* [Exercise directions]: Locate each line below that contains the string "tail", matching case exactly, and copy every such line.

**** Information shown

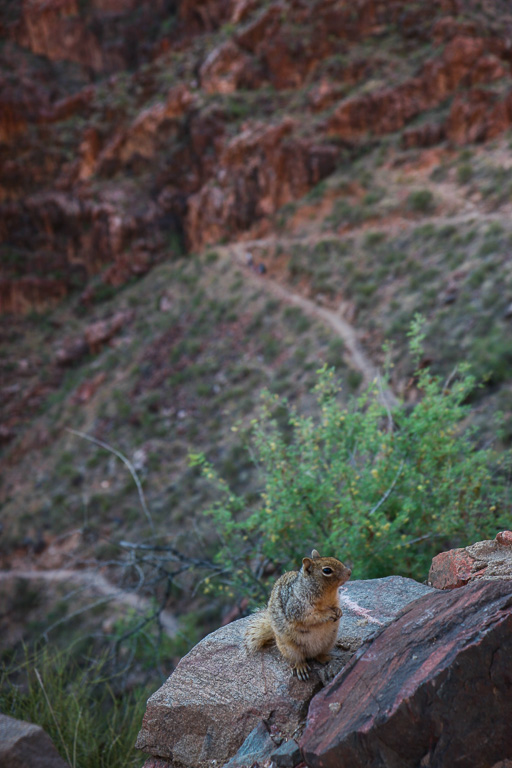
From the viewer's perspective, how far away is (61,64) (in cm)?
4534

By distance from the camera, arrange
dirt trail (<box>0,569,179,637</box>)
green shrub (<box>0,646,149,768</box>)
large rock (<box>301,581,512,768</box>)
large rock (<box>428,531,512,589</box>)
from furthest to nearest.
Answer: dirt trail (<box>0,569,179,637</box>) → green shrub (<box>0,646,149,768</box>) → large rock (<box>428,531,512,589</box>) → large rock (<box>301,581,512,768</box>)

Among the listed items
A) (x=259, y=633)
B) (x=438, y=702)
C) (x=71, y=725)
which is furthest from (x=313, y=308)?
(x=438, y=702)

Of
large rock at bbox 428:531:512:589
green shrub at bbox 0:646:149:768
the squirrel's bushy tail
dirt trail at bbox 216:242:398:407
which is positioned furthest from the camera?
dirt trail at bbox 216:242:398:407

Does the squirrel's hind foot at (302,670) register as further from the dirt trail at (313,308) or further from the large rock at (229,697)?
the dirt trail at (313,308)

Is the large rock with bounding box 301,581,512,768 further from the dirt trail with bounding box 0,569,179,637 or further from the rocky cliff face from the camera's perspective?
the rocky cliff face

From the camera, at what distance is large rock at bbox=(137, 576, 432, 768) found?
3.25 m

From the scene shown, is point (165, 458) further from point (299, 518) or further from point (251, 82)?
point (251, 82)

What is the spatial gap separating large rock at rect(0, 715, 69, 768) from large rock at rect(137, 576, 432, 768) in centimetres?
57

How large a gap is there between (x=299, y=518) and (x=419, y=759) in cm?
366

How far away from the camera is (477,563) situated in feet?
11.2

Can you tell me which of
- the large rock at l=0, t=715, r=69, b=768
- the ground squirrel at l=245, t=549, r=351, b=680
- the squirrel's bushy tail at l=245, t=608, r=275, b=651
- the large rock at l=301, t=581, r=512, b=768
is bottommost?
the large rock at l=0, t=715, r=69, b=768

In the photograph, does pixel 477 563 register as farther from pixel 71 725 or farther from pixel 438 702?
pixel 71 725

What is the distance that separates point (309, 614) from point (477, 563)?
1.19 meters

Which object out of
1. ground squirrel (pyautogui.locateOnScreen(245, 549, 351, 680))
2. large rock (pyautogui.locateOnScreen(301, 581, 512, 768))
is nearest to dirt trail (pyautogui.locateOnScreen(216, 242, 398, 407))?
ground squirrel (pyautogui.locateOnScreen(245, 549, 351, 680))
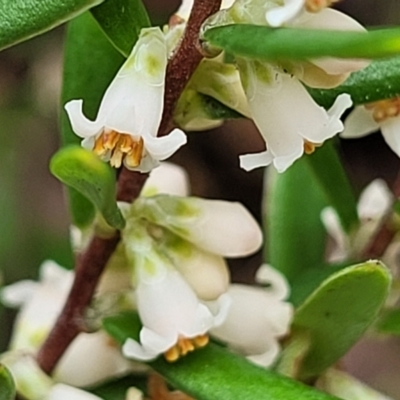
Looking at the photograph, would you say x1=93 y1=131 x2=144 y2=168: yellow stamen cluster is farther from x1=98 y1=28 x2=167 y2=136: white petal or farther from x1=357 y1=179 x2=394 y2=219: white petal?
x1=357 y1=179 x2=394 y2=219: white petal

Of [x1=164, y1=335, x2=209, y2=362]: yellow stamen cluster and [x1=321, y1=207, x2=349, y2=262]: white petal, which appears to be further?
[x1=321, y1=207, x2=349, y2=262]: white petal

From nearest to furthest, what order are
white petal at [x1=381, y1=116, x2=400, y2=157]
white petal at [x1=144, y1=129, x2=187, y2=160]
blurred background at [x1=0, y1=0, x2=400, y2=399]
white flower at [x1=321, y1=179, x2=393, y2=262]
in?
white petal at [x1=144, y1=129, x2=187, y2=160] → white petal at [x1=381, y1=116, x2=400, y2=157] → white flower at [x1=321, y1=179, x2=393, y2=262] → blurred background at [x1=0, y1=0, x2=400, y2=399]

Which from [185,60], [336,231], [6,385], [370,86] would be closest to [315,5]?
[185,60]

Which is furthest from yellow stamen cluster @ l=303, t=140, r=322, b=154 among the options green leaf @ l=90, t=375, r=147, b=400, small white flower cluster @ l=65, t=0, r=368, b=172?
green leaf @ l=90, t=375, r=147, b=400

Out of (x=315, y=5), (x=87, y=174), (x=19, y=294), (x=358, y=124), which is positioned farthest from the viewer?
(x=19, y=294)

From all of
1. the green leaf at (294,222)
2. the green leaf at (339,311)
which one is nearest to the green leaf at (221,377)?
the green leaf at (339,311)

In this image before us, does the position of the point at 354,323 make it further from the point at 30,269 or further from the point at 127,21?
the point at 30,269

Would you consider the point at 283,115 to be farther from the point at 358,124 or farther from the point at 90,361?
the point at 90,361
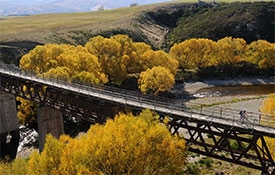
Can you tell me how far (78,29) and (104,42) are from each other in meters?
61.2

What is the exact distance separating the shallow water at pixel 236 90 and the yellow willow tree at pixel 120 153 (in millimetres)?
64696

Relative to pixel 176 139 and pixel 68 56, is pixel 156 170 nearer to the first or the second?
pixel 176 139

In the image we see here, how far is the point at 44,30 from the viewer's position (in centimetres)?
13788

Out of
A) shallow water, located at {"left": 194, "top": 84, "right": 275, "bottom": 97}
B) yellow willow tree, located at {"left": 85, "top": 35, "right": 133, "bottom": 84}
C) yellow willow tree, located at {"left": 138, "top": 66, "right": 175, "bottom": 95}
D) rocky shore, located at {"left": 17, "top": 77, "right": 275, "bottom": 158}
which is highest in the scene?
yellow willow tree, located at {"left": 85, "top": 35, "right": 133, "bottom": 84}

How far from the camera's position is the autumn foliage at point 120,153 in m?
26.2

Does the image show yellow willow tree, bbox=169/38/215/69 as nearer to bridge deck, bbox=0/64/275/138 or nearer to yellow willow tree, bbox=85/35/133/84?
yellow willow tree, bbox=85/35/133/84

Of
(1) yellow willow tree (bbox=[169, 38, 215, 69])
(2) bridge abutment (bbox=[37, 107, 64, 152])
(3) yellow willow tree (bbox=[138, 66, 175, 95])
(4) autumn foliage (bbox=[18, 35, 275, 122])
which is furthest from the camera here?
(1) yellow willow tree (bbox=[169, 38, 215, 69])

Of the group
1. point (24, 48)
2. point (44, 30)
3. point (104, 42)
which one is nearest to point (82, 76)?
point (104, 42)

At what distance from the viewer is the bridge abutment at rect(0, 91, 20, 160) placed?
209 ft

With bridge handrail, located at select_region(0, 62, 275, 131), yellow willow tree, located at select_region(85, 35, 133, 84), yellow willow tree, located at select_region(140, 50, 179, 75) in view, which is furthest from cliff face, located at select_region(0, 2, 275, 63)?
bridge handrail, located at select_region(0, 62, 275, 131)

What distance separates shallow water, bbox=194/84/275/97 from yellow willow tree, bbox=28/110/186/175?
6470 centimetres

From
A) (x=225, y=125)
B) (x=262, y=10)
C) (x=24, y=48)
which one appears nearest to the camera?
(x=225, y=125)

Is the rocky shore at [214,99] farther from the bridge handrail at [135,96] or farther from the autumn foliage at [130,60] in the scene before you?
the bridge handrail at [135,96]

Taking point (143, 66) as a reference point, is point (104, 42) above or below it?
above
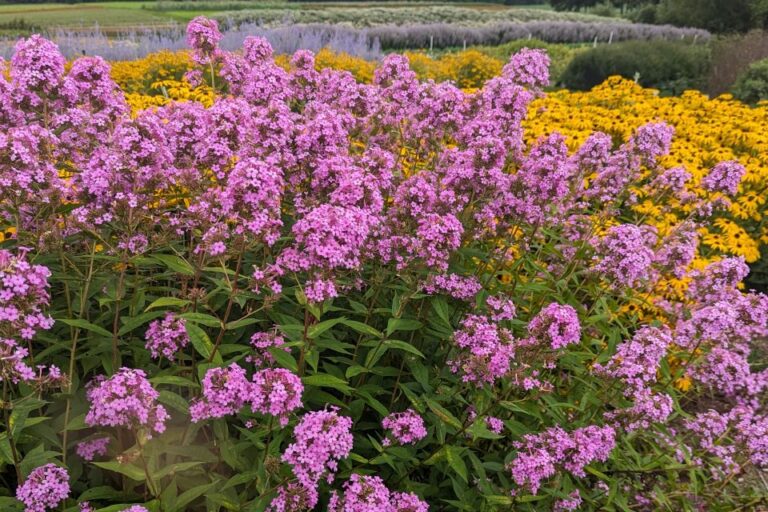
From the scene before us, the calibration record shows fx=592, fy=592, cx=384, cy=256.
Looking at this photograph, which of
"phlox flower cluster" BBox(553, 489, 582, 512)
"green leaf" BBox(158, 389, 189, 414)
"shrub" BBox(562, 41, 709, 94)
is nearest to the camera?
"green leaf" BBox(158, 389, 189, 414)

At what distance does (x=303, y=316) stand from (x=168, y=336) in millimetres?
977

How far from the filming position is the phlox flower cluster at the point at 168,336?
3.49 metres

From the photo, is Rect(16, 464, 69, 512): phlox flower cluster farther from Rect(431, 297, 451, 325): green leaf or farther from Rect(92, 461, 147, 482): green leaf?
Rect(431, 297, 451, 325): green leaf

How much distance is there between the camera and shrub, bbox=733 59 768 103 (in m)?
17.8

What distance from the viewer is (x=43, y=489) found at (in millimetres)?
2938

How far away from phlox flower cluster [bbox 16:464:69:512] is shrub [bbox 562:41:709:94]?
23.9m

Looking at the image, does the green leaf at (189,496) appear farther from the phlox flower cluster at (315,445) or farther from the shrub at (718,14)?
the shrub at (718,14)

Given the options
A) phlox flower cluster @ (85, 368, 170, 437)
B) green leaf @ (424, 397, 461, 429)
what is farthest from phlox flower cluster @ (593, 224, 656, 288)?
phlox flower cluster @ (85, 368, 170, 437)

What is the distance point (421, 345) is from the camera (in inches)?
178

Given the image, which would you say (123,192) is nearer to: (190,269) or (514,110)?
(190,269)

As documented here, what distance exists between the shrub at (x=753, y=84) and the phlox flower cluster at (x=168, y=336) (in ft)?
63.3

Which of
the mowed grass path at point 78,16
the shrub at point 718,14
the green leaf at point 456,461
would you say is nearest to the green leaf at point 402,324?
the green leaf at point 456,461

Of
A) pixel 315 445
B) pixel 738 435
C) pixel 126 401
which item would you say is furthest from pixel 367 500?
pixel 738 435

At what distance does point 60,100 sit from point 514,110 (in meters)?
3.67
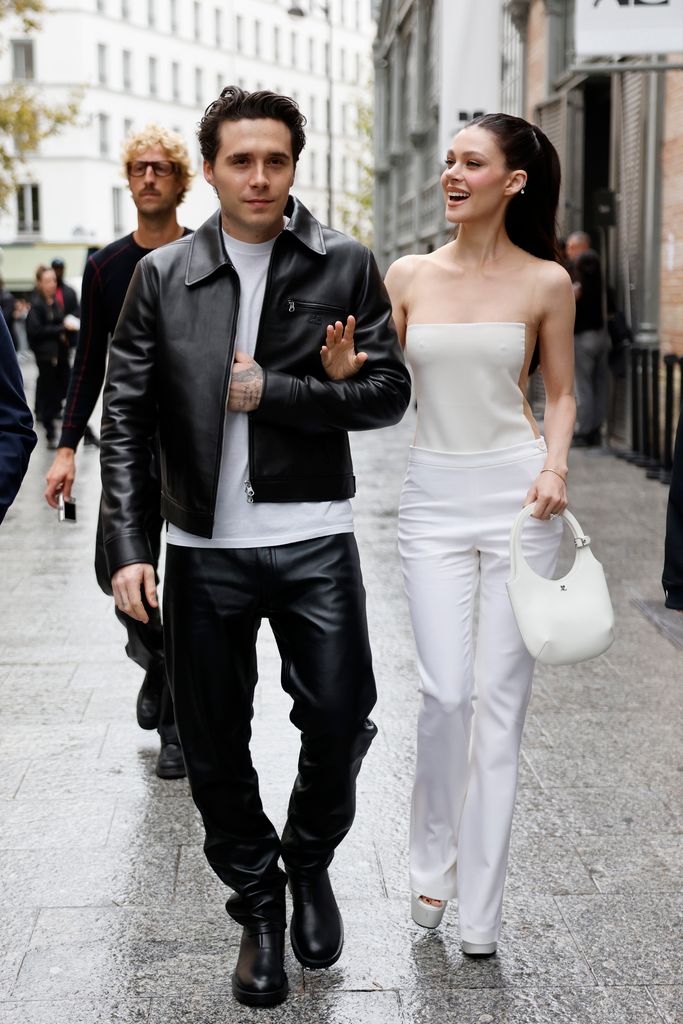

********

* [Answer to the exercise]:
the squirrel's bushy tail
- the squirrel's bushy tail at l=245, t=608, r=275, b=651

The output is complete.